The search function is incredible, but it's also not perfect. It uses object recognition instead of tags to find results.

Tim Moynihan/WIRED

So while the search isn’t perfect, it’s still pretty magical. The A.I. is destined to get better, and it’s already a godsend for finding one particular photo in a sea of thousands within seconds.

"It’s powered by all the computer vision capabilities that Google has built up over the past several years," says Sabharwal. "You can see this today, even on Google image search... 'here is an image I have, I want images that are similar to this one,' we can do some amazing computer vision on that. So we’ve essentially taken that technology and all of the capabilities that Google has built, and it’s a really big investment area for us... we’ve applied it very privately for your eyes only."

The computer-vision tech isn't the only thing driving the search results, Sabharwal says. If an image has been geotagged, it'll use EXIF data to pinpoint its location. If a user has their location history turned on, Google Photos can also use past locations to identify where you were when a photo was taken. Landmark-detection software also helps identify some locations in images, according to Sabharwal.

Another feature that requires you to upload images helps make better use of your throwaway shots. In the “Assistant” tab, the app compiles animated GIFs and collages automatically from photos it senses are related---either from a trip, a group of people, or a string of images captured in a row. My phone’s photo roll is packed with boring sequences from product announcements and trade shows that I rarely look at, but Google Photos made them compelling by cobbling them together. It makes something out of nothing.

The Google Photos Assistant scans your photo roll and automatically suggests montages and animated GIFs.

Tim Moynihan/WIRED

The presentation tools within the app also stand out. You can either select a “Comfortable view,” which is essentially large images in a vertical scroll, or a view of tinier thumbnails in daily or monthly layouts. You can toggle between those views with a drop-down menu, but pinching to zoom switches between the three views more fluidly. (It’s also more fun that way.)

When it comes to batch-selecting images for grouping, sharing, or deleting, it’s hard to think of a better implementation than the one in Google Photos. You hold your finger on an image and then just drag your finger to the end of your selected batch. It saves a ton of time compared to selecting photos individually.

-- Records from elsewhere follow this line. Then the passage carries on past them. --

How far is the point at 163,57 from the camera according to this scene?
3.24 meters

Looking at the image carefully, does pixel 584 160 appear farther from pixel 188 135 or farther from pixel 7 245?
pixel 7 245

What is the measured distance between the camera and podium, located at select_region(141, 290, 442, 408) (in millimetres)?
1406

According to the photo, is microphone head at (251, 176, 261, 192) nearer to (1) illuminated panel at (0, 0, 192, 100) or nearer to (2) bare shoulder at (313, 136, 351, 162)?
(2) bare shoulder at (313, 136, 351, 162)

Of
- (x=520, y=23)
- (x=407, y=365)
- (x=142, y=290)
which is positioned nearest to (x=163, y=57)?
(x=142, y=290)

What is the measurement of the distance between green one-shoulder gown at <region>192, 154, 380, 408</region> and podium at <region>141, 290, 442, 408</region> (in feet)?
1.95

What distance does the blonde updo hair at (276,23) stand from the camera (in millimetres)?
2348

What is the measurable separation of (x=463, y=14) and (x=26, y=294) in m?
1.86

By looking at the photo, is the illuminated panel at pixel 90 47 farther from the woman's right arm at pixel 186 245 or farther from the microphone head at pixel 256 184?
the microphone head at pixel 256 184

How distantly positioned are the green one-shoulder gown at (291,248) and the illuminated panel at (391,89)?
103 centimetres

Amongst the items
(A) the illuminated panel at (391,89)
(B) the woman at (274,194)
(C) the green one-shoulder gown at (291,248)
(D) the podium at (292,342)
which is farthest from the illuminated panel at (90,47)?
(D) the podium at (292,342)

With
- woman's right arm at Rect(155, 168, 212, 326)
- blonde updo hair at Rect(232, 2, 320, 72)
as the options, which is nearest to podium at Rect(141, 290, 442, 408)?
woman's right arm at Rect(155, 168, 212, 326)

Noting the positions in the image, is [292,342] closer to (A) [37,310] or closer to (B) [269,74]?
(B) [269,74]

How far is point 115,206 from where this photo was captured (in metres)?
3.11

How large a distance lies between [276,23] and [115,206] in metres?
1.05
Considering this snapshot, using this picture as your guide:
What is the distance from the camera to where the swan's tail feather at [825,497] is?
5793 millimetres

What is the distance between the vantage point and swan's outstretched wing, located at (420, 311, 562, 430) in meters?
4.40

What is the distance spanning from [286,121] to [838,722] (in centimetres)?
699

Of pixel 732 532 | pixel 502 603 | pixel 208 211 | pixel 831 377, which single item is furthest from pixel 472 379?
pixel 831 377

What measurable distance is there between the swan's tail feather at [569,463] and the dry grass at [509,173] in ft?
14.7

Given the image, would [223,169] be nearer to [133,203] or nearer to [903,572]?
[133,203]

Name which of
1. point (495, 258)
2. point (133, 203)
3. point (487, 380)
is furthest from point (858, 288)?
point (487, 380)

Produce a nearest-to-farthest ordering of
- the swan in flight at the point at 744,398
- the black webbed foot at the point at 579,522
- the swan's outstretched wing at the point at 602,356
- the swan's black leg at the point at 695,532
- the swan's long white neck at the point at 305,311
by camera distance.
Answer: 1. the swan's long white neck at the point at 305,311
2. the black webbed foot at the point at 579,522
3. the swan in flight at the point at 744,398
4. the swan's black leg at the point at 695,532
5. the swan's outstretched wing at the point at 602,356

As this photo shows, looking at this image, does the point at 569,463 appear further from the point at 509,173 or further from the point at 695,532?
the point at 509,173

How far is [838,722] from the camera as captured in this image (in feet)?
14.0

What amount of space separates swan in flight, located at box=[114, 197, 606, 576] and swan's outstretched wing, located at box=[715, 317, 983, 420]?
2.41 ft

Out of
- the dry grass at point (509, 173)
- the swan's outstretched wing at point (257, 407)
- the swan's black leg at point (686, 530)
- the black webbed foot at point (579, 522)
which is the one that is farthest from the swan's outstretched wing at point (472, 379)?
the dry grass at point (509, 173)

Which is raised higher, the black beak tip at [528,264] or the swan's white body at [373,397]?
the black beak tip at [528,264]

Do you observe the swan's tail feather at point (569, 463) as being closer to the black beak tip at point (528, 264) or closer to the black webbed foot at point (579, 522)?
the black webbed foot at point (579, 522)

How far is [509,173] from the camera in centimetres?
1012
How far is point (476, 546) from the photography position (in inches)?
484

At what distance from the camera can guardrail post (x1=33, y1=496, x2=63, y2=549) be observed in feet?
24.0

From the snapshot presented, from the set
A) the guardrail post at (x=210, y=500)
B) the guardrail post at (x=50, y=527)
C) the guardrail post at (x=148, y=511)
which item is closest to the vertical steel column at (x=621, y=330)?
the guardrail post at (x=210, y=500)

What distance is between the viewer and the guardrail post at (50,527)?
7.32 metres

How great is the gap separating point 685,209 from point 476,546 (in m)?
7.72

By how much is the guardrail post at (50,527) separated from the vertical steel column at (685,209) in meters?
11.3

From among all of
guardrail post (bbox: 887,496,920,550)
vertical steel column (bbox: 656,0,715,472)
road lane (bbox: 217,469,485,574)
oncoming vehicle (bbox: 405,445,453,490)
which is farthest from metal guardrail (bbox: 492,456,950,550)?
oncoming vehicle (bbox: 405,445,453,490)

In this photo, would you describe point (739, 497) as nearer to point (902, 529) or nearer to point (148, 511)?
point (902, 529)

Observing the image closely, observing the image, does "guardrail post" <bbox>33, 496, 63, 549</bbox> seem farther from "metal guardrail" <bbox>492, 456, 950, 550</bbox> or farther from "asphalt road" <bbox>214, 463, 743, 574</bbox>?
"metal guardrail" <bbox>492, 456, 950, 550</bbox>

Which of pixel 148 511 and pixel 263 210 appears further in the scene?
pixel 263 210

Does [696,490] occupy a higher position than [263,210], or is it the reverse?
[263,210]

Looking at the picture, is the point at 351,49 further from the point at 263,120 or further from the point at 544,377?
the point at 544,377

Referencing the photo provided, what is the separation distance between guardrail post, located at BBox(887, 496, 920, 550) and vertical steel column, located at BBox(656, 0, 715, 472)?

And of course, there are your basic image-editing tools and sharing features. Once you edit an image, the changes apply to the image stored on Google Photos---a definite perk of having a cloud-based storage system. In terms of editing options, they’re extensive but expected at this point: Filters, color enhancements, a vignette effect, cropping and rotation tools, you know the drill. While you’re viewing your images, you can also quickly share them via URL, email, messaging, social networks, and other supported services.

Instagram is essential for sharing, your favorite image editor is essential for tweaking your photos, and your favorite camera app is essential for capturing everything. Google Photos is essential for everything else. The app makes it easier to find that photographic needle in the haystack, it creates value from random pictures, and its storage options match up well to the competition. With Photos, Google may have just eliminated the main reason to shell out an extra hundred dollars or so for the maximum-capacity model of your next phone. But you’ll need to trust the cloud, because all that online storage is the key to unlocking the app's best features.